As action moved towards the evening, the number of players falling drew into possibility that the money bubble would pop on Day 2. After the dinner break, there were only 85 players remaining, meaning that 13 unfortunate players wouldn’t earn anything from their trip to Northern California (unless they busted a Shooting Star, that is). Five of those players – Faraz Jaka, Chris Moorman, Mike Leah, Garrett Greer and Sorel Mizzi – were Shooting Stars, leaving plenty of bounty money out there for the players to fight over.
Hand-for-hand play only lasted for eight deals as, after Griffin Paul made a raise off the button, Larry Wright pushed his remaining chips in from the small blind. After the big blind departed, Paul made the call and tabled his pocket Jacks, holding the strong advantage over Wright’s pocket sevens. When the board ran out nine-high, Paul’s Jacks stood tall and Wright moved to the rail, one spot short of making the money.

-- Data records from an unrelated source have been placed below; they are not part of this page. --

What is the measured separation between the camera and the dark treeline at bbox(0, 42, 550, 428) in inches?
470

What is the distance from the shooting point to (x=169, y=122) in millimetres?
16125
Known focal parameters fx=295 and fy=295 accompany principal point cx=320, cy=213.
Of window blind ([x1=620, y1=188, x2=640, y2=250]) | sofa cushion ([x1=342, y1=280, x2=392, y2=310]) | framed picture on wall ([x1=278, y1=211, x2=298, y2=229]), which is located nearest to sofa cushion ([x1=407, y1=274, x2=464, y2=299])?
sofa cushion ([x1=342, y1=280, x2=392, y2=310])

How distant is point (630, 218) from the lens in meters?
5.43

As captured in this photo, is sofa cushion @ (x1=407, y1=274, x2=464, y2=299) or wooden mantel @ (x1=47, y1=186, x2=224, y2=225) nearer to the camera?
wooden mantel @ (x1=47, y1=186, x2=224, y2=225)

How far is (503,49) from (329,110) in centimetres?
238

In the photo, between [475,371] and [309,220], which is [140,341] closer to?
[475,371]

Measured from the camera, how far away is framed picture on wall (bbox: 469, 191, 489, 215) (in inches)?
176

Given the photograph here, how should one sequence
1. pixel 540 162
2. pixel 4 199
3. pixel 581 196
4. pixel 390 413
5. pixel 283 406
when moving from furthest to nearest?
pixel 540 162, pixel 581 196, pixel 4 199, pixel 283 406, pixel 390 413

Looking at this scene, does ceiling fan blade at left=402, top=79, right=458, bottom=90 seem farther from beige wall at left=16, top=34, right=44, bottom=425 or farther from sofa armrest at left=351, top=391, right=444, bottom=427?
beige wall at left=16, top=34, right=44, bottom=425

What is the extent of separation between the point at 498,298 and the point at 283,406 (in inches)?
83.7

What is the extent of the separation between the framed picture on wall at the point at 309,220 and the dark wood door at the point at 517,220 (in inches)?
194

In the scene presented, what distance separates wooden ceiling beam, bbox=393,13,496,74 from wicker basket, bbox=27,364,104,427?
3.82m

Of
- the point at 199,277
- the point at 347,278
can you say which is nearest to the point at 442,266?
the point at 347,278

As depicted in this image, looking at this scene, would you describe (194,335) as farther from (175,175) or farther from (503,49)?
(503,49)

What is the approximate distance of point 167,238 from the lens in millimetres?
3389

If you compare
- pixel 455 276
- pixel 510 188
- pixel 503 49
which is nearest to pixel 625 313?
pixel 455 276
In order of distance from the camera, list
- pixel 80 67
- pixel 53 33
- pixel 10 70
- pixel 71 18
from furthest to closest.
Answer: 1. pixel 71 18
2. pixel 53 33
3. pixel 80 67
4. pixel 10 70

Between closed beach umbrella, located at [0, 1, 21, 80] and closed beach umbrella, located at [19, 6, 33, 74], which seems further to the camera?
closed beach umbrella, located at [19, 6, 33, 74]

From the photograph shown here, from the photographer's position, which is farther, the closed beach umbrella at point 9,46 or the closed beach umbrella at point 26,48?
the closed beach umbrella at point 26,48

The nearly 200 players that had been eliminated over the first six hours of Day 2 only ramped up as the players took their piece of the prize pool. Four more hours of play would see 36 players knocked out, including Shooting Star Leah, as Allahham quietly made his way to the top of the leaderboard for the start of Day 3 play on Thursday:
1. Imad Allahham, 1.717 million
2. Taylor Paur, 1.096 million
3. Giacomo Fundaro, 1.082 million
4. Eric Werner, 1.06 million
5. Chane Kampanatsanakorn, 1.049 million
6. Abe Aboukhalil, 975,000
7. Sorel Mizzi, 906,000 (Shooting Star)
8. Isaac Baron, 883,000
9. Faraz Jaka, 864,000 (Shooting Star)
10. Ravee Mathi, 859,000
The other two Shooting Stars remaining in the field are both under the average chip count of 590K. Moorman (560K) and Greer (270K) will have their work cut out for them if they are to make a drive towards the final table on Friday.
The final 36 players will take their seats at six-handed tables today with some intriguing matchups. Mizzi has a stacked table facing him as he will look out at Paul, Oliver Price, Baron, Shawn Buchanan and Tom Dobrilovic. Allahham will have to contend with Greer and Jaka has Byron Kaverman and Toby Lewis on his patch of felt. Moorman goes up against Ari Engel, former Shooting Stars champion Steve Brecher and Day 1B chip leader Haixia Zhang, while the other two tables are filled out with Fundaro, Paur, Ryan Julius, Jacob Bazeley, Danny Wong and others for their own festivities.
Day 3 will begin at noon (Pacific Time) and play down to the official WPT six-handed final table. Will a Shooting Star make the final table? The action on Thursday will determine that as well as the players who will vie for the top prize on Friday afternoon at the Bay 101.